### [Excerpt provided]
__________
Tuesday, February 21, 2017

Grading Betsy DeVos

It seems relatively easy to be cast into uncertainty in regards to any and all American political machinations as of late but I plan on focusing specifically on the problems with our current Secretary of Education Betsy, both real and imagined.  This confusion is especially true as quite a few 'politicians' would have trouble understanding that proceeding sentence (it has too many syllables perhaps?) and label the author an elitist simply based on vocabulary, sentence structure and the fact that there were no glaring typos - something the current administration is laughably bad at avoiding.  More likely it would simply be ignored as it was not a simple bullet point list, which, unlikely as it might be, could be appreciated by Henry David Thoreau ("Our life is frittered away by detail... simplify, simplify."*) Or even worse it wouldn't be read at all beyond the title and it would be roundly criticized, mischaracterized, argued using straw men, then ignored once the next problem arises in, judging by current tempo, about twenty minutes.

*"Please don't associate my name with those cretins.  Also, did you not read any of my works about civil disobedience you idiot?", what I imagine Thoreau might say to this inference.  After, of course, the whole "Oh my god I’m not dead anymore and what the fuck is a cell phone and did someone build a parking lot on my fucking pond?  I swear to crap this country sucks now."  Guess all that time transcending or whatever didn’t stop him speaking like a longshoreman when angry.

Besides the fast and loose method of dealing with the truth, the terrifying manner in which we find ourselves concerning the fourth estate, we are at a cultural war between rational thought and anti-intellectualism.  Thrust in the middle of this fiasco is an entirely pleasant woman who simply wants to change our education system in the manner she thinks will help children.
__________
### [Recorded information]
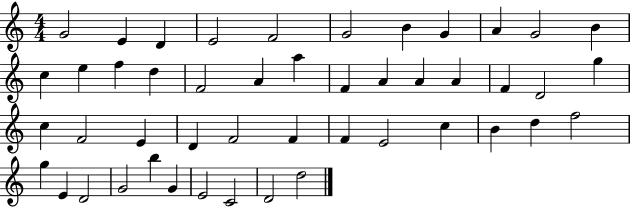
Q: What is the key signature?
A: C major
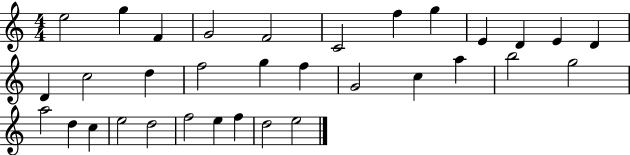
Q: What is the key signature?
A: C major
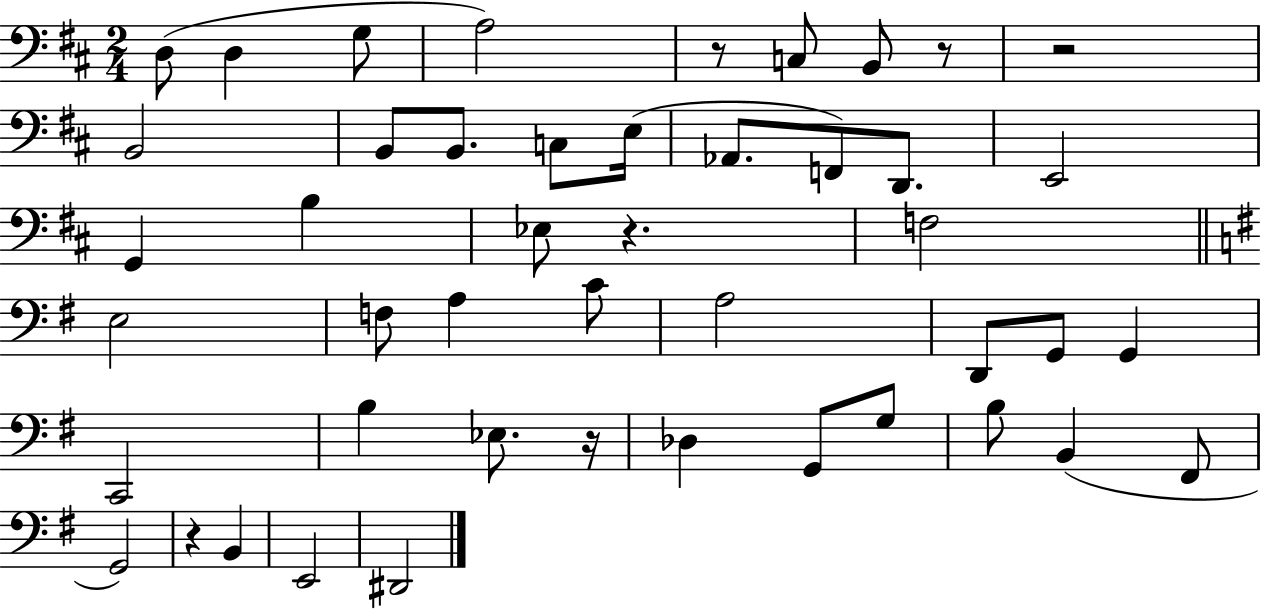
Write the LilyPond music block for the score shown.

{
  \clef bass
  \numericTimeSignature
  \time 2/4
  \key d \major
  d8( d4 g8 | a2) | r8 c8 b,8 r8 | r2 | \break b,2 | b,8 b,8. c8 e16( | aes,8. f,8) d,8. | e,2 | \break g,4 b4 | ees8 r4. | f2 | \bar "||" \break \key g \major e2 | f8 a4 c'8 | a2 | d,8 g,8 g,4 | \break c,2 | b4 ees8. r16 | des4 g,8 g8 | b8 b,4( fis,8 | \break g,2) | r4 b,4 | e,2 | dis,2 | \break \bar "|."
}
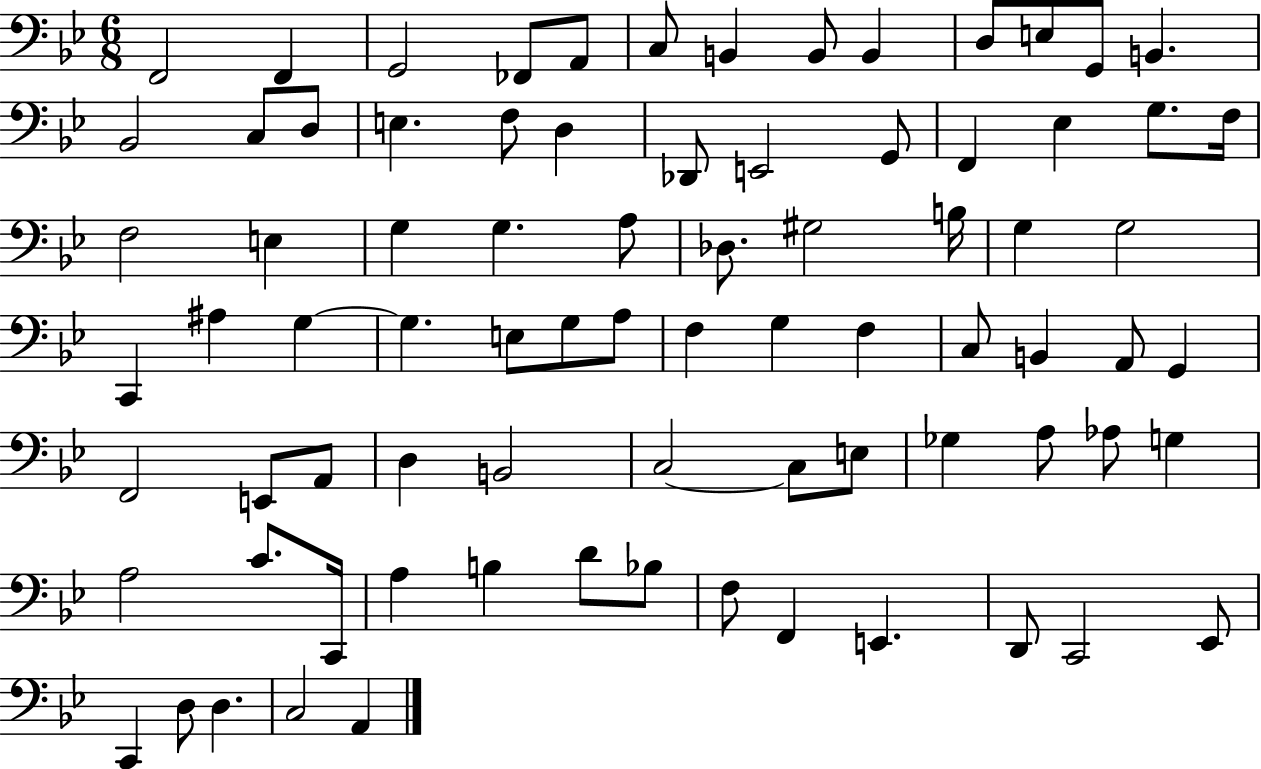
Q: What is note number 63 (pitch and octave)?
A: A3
__________
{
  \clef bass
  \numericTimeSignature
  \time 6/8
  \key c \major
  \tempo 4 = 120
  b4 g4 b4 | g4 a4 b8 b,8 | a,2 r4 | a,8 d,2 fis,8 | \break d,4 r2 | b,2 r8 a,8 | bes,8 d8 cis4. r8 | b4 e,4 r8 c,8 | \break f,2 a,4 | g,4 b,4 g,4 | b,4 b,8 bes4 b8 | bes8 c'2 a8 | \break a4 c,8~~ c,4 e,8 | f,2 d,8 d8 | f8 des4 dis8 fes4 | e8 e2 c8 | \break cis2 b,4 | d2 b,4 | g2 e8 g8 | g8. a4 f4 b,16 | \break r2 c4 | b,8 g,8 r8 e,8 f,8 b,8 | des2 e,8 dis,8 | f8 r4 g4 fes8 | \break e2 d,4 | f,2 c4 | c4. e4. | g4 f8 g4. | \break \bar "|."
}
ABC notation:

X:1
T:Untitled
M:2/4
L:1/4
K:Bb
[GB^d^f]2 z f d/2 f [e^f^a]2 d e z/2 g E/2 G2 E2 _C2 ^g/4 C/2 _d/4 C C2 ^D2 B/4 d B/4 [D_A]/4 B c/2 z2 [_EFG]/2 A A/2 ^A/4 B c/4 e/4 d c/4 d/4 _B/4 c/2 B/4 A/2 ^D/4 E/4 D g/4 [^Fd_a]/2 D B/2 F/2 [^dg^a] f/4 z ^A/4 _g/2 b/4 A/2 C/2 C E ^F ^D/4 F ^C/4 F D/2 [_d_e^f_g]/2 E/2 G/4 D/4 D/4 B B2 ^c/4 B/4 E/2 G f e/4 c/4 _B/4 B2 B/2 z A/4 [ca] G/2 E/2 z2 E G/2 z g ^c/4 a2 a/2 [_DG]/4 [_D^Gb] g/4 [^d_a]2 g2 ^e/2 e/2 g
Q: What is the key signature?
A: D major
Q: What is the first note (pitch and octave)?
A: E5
__________
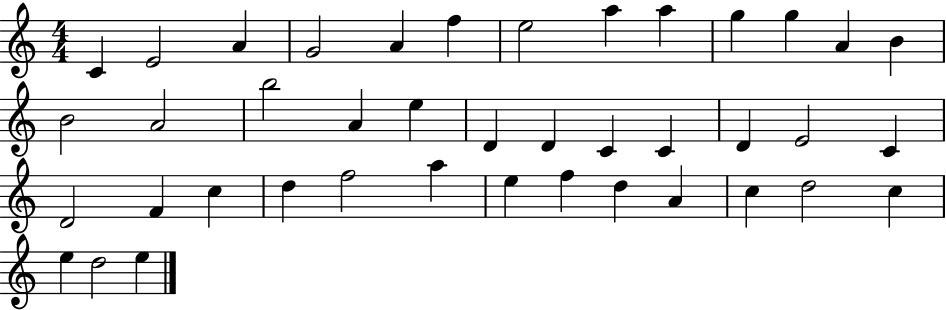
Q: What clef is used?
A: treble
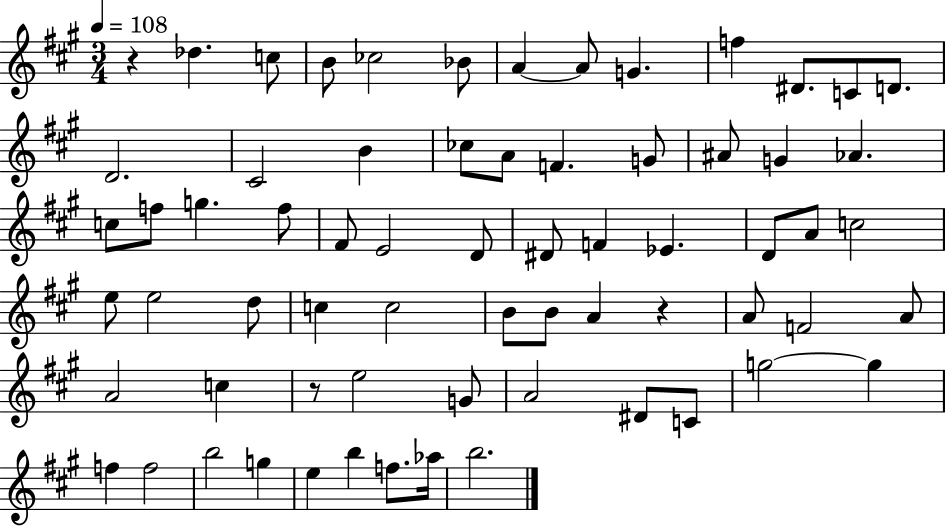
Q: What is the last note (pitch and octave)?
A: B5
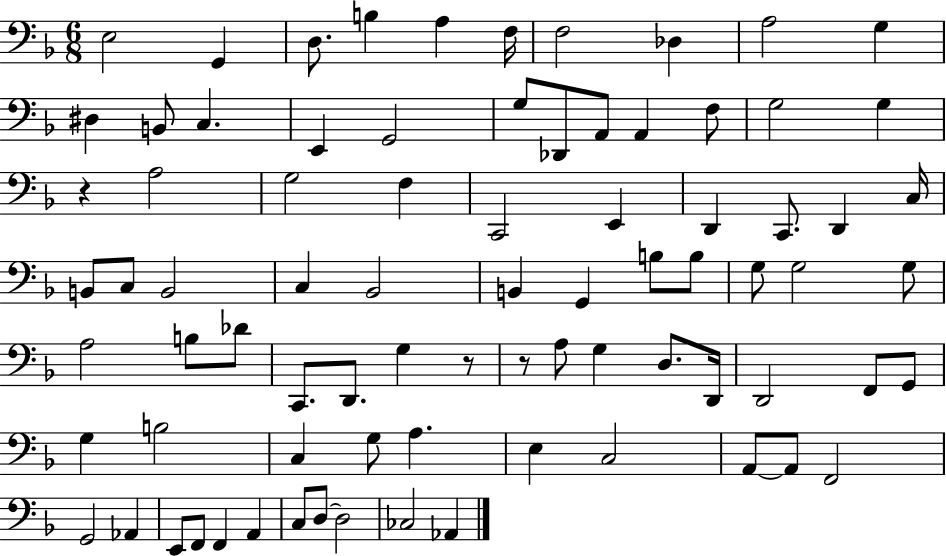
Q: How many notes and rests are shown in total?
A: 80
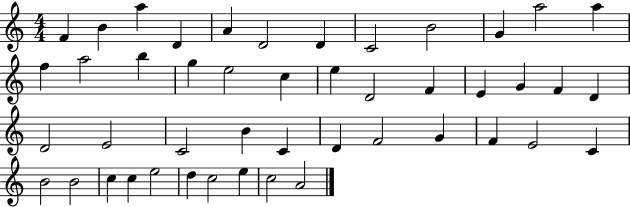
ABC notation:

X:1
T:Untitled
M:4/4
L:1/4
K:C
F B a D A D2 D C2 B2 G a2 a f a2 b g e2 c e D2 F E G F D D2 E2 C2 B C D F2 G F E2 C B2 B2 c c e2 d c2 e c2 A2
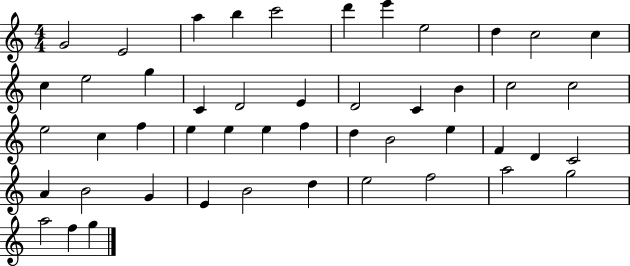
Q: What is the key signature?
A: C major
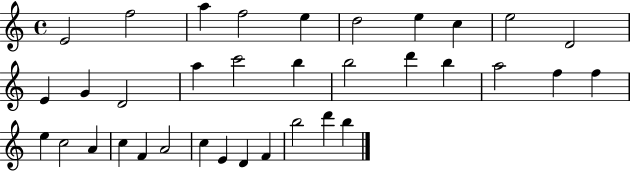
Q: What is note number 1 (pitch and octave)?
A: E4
__________
### [Complete the following]
1. Rewrite the stretch of the Betsy DeVos post from "Besides the fast" through "will help children.", changing "fourth estate" to "free press".
2. Carry on the post grading Betsy DeVos, picking up right after its final sentence.
The entries play no part in what comes next and can be left aside.

### [Answers per task]
1.
Besides the fast and loose method of dealing with the truth, the terrifying manner in which we find ourselves concerning the free press, we are at a cultural war between rational thought and anti-intellectualism.  Thrust in the middle of this fiasco is an entirely pleasant woman who simply wants to change our education system in the manner she thinks will help children.

2.
Her complete lack of experience, her lack of knowledge beyond the narrow scope of causes she champions is entirely glossed over in an era when being an actual expert is derided.  She lacks knowledge concerning; education; differentiation and special needs (IDEA); guns in schools (wait, what if the bears have guns, how do we deal with them then?); classroom experience; the laws around education; and countless (boxless if we are using common core math) other important topics that should concern someone running the department.

Millions of citizens have emailed and multiple thousands have called senators over the hearing for DeVos.  Phone lines have been overloaded with calls.  This is both amazing and disheartening.  Amazing in that people who opposed to a bad choice took time out of their day to fight politically, something the nation has been sorely lacking for time due to what I can only assume is long standing apathy from consistent failure and painful realities of being an American in the modern age of obstructionism and partisan politics.  Disheartening in that only two senators dissented in the face of this unprecedented outpouring of concern.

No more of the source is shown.